**Quelle**:
1. Wo. (132 km): Laufen ohne Schmerzen? Das kenne ich schon lange nicht mehr. Seit dem New-York-Marathon verfolgte mich eine entzündete Plantarsehne, auch Plantar Fasciitis genannt. Ich lief also seit sieben Wochen unter Schmerzen im Fußgewölbe, die weder durch Schonung noch Schmerzmittel verschwanden. Dazu forderte der Winter seinen Tribut. Besonders Peanut konnte wegen ihres Dienstes nur auf beleuchteten Wegen trainieren. Manchmal waren wir auch im Schein einer Stirnlampe unterwegs.
 
2. Wo. (108 km): Gleich der erste Wettkampf endete katastrophal...
 
.:: DER 1. AUFBAUKAMPF ::.
 
36. INT. GIESSENER SILVESTERLAUF, 28.12.08
(Halbmarathon)
Der Berg rief (eine harte Nuß vorm Absprung ins Neue Jahr)

**Aufgaben**:
**1.** Erkläre mit Hilfe der Quelle, warum schon länger jeder Lauf wehtat.
**2.** An welchem Datum fand der „36. INT. GIESSENER SILVESTERLAUF“ laut der Quelle statt?
**3.** Zähle alle Angaben auf, die in der Quelle unter der Überschrift „DER 1. AUFBAUKAMPF“ stehen.

**Rohdaten**:

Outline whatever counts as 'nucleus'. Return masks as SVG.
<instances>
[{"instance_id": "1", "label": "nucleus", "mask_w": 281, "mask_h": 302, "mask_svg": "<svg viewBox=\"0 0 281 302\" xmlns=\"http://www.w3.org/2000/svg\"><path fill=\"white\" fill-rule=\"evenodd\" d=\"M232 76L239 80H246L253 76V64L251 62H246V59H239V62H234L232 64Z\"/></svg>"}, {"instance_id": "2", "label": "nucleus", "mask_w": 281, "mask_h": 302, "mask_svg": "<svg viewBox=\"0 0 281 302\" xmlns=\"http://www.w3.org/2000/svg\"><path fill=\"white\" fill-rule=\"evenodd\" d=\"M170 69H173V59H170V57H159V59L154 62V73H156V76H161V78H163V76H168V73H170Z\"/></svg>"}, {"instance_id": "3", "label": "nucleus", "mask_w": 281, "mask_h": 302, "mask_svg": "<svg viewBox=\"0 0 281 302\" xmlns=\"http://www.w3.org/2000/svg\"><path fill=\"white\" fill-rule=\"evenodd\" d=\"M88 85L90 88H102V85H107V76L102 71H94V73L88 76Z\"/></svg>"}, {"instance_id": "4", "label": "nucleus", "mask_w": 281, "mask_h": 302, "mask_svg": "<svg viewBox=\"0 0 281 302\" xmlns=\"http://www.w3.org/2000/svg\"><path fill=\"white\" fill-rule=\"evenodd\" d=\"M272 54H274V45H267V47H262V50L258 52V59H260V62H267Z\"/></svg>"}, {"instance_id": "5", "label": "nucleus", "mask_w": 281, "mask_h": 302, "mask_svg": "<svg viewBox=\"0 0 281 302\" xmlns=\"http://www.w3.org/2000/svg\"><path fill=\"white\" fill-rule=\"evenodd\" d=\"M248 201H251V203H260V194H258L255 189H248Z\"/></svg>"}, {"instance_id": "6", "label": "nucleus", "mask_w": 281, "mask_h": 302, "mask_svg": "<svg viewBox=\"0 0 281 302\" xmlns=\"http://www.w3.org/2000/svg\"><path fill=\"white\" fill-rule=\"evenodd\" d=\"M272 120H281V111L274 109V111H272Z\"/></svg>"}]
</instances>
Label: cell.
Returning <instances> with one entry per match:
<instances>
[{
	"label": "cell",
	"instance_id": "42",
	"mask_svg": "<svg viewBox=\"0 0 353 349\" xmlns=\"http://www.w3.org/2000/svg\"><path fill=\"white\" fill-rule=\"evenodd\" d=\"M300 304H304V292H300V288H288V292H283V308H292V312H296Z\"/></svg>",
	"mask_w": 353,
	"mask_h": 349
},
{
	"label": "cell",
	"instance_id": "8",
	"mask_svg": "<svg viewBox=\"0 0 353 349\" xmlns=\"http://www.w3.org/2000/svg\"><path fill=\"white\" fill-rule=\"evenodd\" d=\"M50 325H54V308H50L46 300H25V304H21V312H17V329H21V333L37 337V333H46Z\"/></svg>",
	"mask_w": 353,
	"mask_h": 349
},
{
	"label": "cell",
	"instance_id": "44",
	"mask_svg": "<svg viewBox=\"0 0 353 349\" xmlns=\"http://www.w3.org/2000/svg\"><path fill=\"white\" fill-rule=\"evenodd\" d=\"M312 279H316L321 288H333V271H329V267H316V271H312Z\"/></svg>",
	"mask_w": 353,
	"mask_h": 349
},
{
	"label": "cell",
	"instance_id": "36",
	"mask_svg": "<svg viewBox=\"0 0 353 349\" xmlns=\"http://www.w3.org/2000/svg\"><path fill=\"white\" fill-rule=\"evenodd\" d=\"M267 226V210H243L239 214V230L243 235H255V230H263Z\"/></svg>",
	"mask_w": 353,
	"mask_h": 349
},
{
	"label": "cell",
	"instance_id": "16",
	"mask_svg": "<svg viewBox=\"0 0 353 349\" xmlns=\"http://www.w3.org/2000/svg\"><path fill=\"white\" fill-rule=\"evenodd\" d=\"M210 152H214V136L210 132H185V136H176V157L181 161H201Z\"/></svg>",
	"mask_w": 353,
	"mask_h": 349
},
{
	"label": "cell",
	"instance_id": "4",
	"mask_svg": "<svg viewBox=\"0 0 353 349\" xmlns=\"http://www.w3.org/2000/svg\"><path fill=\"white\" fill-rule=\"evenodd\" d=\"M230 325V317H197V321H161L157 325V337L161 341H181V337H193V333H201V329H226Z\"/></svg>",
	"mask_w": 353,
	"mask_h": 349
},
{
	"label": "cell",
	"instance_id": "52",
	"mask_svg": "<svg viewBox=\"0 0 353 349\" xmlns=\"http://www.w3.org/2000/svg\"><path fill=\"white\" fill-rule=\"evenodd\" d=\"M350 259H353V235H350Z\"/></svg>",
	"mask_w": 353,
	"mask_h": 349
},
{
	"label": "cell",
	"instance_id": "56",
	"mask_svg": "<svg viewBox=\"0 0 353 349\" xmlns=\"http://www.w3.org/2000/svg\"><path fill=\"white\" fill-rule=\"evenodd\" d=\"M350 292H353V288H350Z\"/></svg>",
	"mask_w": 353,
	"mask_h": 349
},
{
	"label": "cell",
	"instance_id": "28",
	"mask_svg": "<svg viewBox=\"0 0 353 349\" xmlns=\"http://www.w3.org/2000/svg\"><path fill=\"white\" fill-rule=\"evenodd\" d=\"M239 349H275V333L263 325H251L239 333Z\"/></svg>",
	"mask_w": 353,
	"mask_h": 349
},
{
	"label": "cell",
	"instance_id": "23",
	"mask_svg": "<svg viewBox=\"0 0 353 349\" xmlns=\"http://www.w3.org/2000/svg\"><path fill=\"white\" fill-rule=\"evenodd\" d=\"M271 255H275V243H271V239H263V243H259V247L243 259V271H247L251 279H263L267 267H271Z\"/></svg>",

**Lösungen**:
**1.** Seit dem New-York-Marathon hatte die Person eine entzündete Plantarsehne, auch Plantar Fasciitis genannt. Deshalb lief sie seit sieben Wochen mit Schmerzen im Fußgewölbe, die weder durch Schonung noch durch Schmerzmittel weggingen.

**2.** Am 28.12.08.

**3.**
- Name: 36. INT. GIESSENER SILVESTERLAUF
- Datum: 28.12.08
- Strecke: Halbmarathon
- Untertitel: Der Berg rief (eine harte Nuß vorm Absprung ins Neue Jahr)